* [Textauszug]
##############################

Der am Sonntag gefundene Kompromiss zu einer bundesweiten Suche nach einem Atommüll-Endlager wirft eine Menge offener Fragen auf. Ungeklärt ist vor allem, wohin der ursprünglich für das Zwischenlager Gorleben geplante Atommüll künftig transportiert werden soll.

Nach Auskunft der Gesellschaft für Nuklear-Service (GNS), die für die Energieversorger zentrale Zwischenlager im niedersächsischen Gorleben sowie im nordrhein-westfälischen Ahaus betreibt, gibt es derzeit deutschlandweit kein weiteres Lager, das eine Genehmigung zur Einlagerung sogenannter verglaster Wiederaufarbeitungs-Abfälle in Castor-Behältern besitzt. Dieser Aspekt sei am Sonntag, als Bundesumweltminister Peter Altmaier (CDU) den Kompromiss verkündet habe, 'wohl ein wenig zu kurz gekommen', sagte ein Sprecher der GNS. Zwar kann grundsätzlich jeder Betreiber eines Zwischenlagers eine solche Genehmigung beantragen. Aber das Interesse daran scheint bislang gering zu sein. Und ob sich das ändert, lässt sich nicht vorhersagen. 'Niemand kann die Betreiber dazu zwingen', sagte der GNS-Sprecher weiter.

##############################

* [Auszug der Auflistung]
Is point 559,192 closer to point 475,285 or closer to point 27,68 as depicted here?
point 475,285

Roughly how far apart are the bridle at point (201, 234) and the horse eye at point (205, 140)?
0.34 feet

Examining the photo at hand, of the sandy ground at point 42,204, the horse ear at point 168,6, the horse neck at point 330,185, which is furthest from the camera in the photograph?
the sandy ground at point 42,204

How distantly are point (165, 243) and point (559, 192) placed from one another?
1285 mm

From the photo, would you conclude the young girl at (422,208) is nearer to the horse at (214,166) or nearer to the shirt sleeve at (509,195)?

##############################

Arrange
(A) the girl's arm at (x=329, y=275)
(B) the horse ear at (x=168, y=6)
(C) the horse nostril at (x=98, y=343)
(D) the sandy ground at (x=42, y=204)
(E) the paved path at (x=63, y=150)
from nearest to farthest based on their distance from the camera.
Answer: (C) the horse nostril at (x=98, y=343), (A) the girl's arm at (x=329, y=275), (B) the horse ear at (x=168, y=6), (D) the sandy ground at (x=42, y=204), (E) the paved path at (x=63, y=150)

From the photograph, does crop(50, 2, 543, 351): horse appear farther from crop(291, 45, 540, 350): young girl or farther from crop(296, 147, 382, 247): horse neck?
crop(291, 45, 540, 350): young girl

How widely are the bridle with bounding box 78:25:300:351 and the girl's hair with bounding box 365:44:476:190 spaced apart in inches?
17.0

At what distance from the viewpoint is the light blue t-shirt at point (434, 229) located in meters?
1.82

##############################

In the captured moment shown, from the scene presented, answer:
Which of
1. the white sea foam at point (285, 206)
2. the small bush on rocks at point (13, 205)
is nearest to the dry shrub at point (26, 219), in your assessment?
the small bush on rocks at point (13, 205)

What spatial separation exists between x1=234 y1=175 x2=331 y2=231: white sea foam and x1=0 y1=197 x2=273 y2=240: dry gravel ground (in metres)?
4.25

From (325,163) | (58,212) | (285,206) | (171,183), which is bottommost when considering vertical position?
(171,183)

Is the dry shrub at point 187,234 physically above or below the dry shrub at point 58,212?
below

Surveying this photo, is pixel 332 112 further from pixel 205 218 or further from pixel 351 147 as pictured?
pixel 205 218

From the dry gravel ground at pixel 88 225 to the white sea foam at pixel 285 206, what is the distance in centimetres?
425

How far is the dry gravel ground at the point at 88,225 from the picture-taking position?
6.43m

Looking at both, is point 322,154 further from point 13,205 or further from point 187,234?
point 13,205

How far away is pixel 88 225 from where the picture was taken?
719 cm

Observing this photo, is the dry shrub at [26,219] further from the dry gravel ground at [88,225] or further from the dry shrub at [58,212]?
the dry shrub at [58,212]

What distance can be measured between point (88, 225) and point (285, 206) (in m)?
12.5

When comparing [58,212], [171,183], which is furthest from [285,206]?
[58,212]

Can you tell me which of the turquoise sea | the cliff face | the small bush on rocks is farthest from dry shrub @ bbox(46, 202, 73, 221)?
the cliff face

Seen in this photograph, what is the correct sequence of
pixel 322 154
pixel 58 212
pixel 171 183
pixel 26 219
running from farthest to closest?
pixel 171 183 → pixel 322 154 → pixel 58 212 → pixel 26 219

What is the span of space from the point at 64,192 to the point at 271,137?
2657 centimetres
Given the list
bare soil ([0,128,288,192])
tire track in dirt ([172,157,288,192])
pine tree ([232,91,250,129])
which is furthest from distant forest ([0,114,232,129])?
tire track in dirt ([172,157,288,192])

##############################

* [Aufgaben]
1) Schreibe den Text zur Endlagersuche beginnend mit „Nach Auskunft der“ und weiter bis „der GNS-Sprecher weiter.“ noch einmal ab und ersetze dabei „Genehmigung“ durch „Erlaubnis“.
2) Stimmen diese Aussagen mit dem Text zur Endlagersuche überein? (a) Die GNS betreibt Zwischenlager in Gorleben und Ahaus. (b) Betreiber von Zwischenlagern können verpflichtet werden, eine Genehmigung zu beantragen. (c) Der Kompromiss wurde an einem Sonntag gefunden.
Die Auflistung spielt hierfür keine Rolle.

* [Lösungen]
1)
Nach Auskunft der Gesellschaft für Nuklear-Service (GNS), die für die Energieversorger zentrale Zwischenlager im niedersächsischen Gorleben sowie im nordrhein-westfälischen Ahaus betreibt, gibt es derzeit deutschlandweit kein weiteres Lager, das eine Erlaubnis zur Einlagerung sogenannter verglaster Wiederaufarbeitungs-Abfälle in Castor-Behältern besitzt. Dieser Aspekt sei am Sonntag, als Bundesumweltminister Peter Altmaier (CDU) den Kompromiss verkündet habe, 'wohl ein wenig zu kurz gekommen', sagte ein Sprecher der GNS. Zwar kann grundsätzlich jeder Betreiber eines Zwischenlagers eine solche Erlaubnis beantragen. Aber das Interesse daran scheint bislang gering zu sein. Und ob sich das ändert, lässt sich nicht vorhersagen. 'Niemand kann die Betreiber dazu zwingen', sagte der GNS-Sprecher weiter.

2)
(a) Ja: „die für die Energieversorger zentrale Zwischenlager im niedersächsischen Gorleben sowie im nordrhein-westfälischen Ahaus betreibt“
(b) Nein: „Niemand kann die Betreiber dazu zwingen“
(c) Ja: „Der am Sonntag gefundene Kompromiss“